Material provided section start

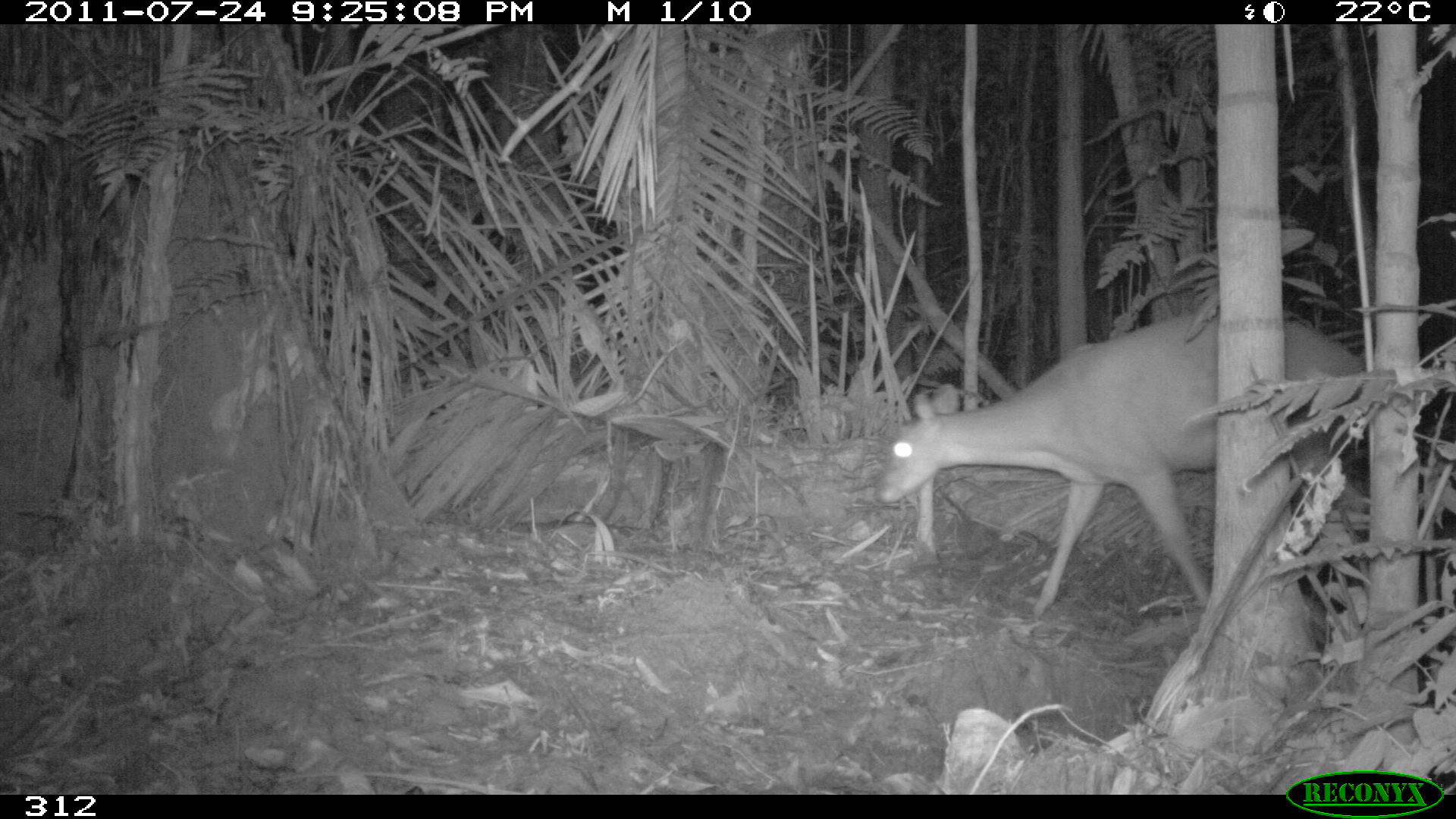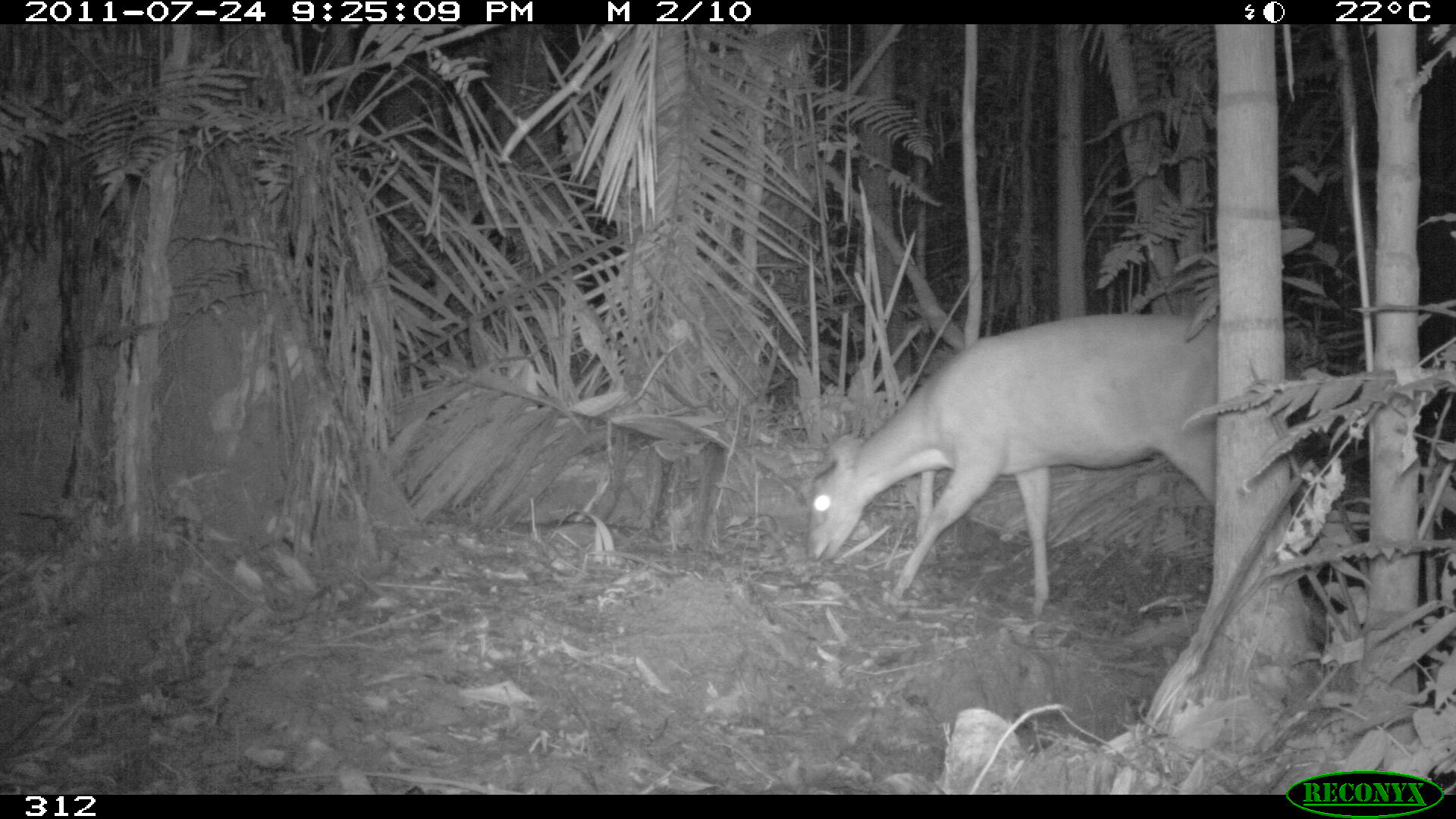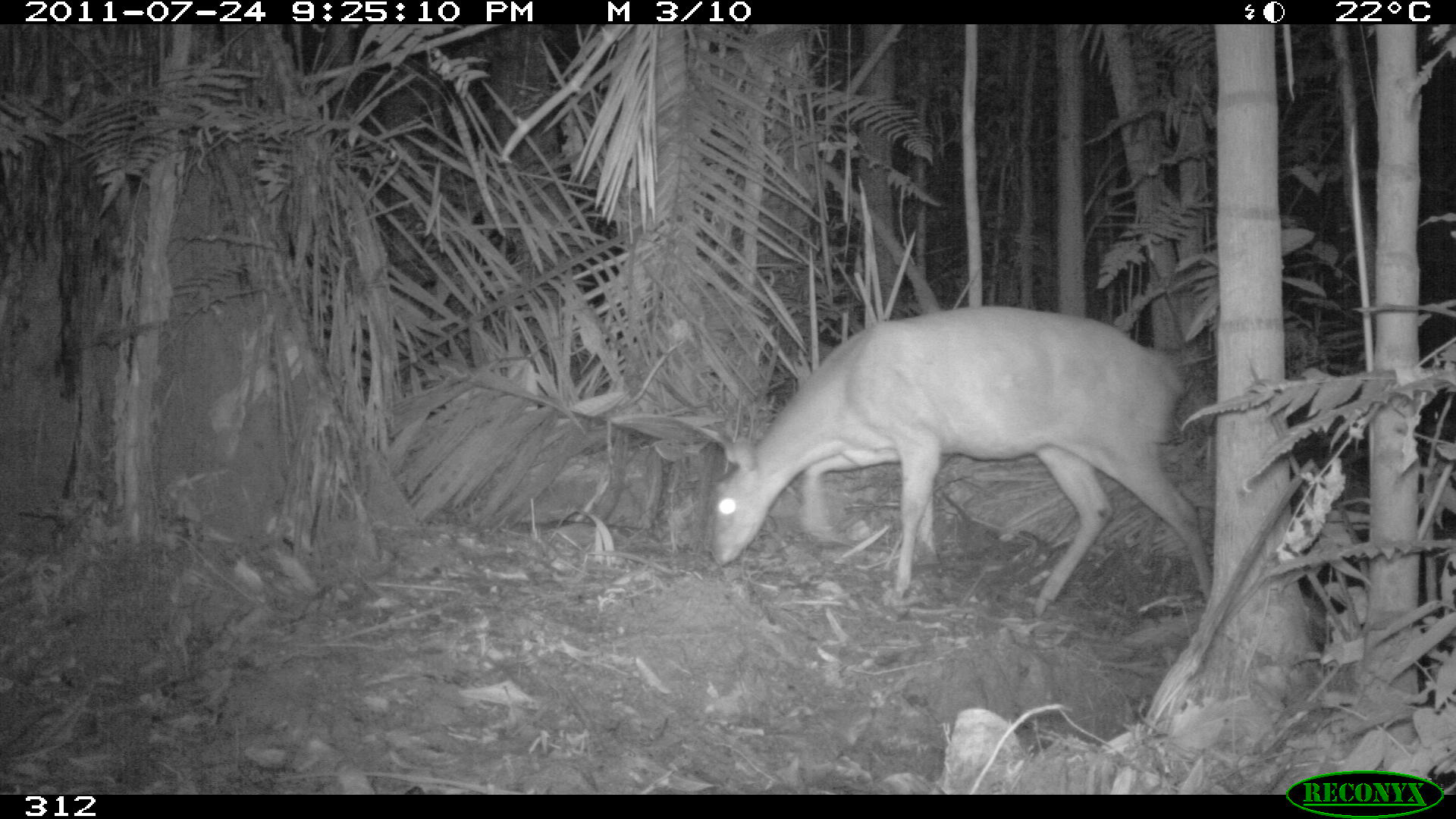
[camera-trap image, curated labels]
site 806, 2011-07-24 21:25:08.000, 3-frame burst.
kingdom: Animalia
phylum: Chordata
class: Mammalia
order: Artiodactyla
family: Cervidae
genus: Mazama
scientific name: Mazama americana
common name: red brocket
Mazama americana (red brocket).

Material provided section end
Material provided section start

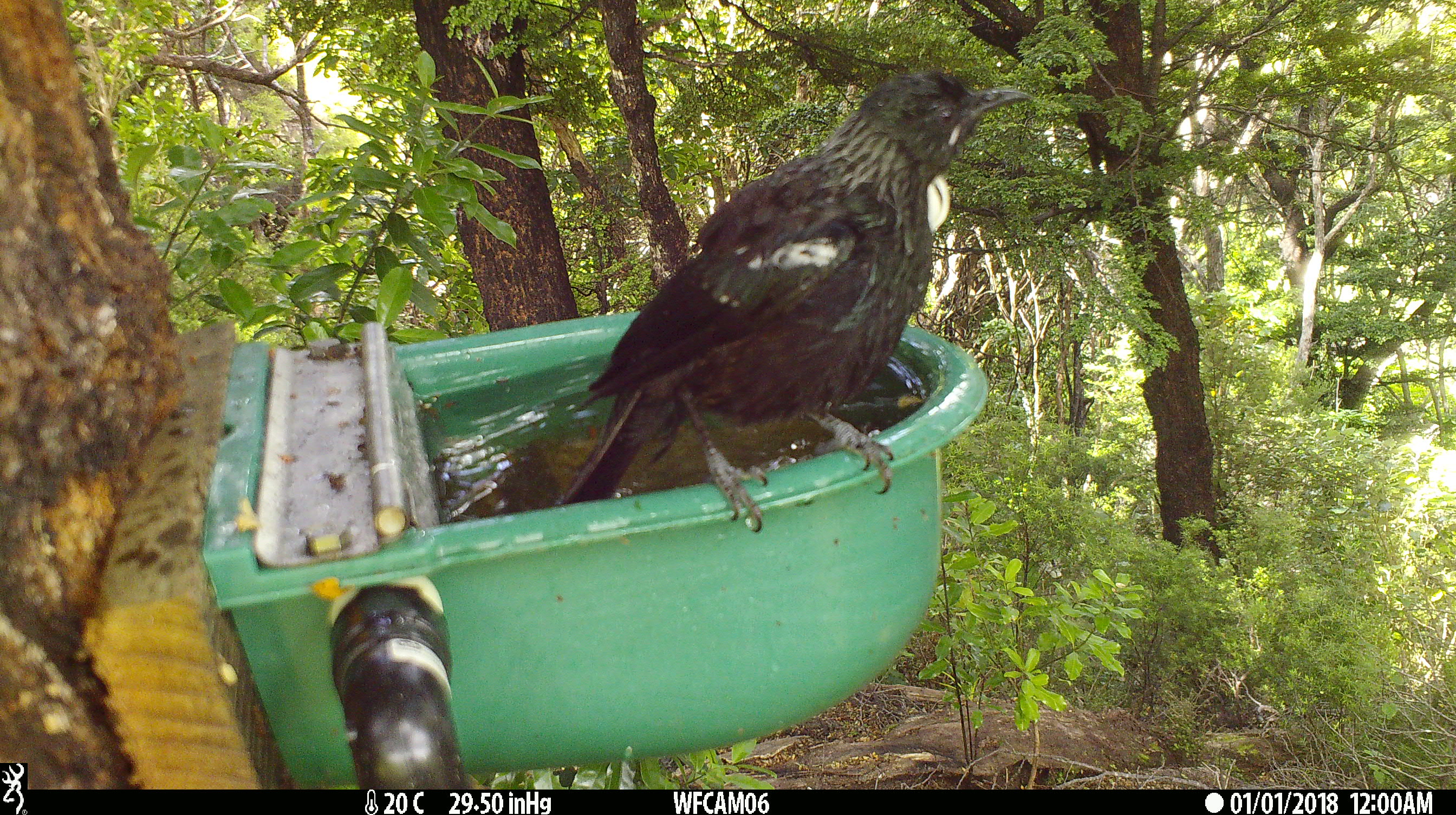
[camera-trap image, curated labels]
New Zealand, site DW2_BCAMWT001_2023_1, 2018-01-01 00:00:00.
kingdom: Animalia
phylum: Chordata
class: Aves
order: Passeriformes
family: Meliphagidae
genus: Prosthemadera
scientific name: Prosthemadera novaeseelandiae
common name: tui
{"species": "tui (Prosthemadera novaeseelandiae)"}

Material provided section end

— Problem description —
All lines above that include the word "site" must be copied into the answer.

— Task answer —
site 806, 2011-07-24 21:25:08.000, 3-frame burst.
New Zealand, site DW2_BCAMWT001_2023_1, 2018-01-01 00:00:00.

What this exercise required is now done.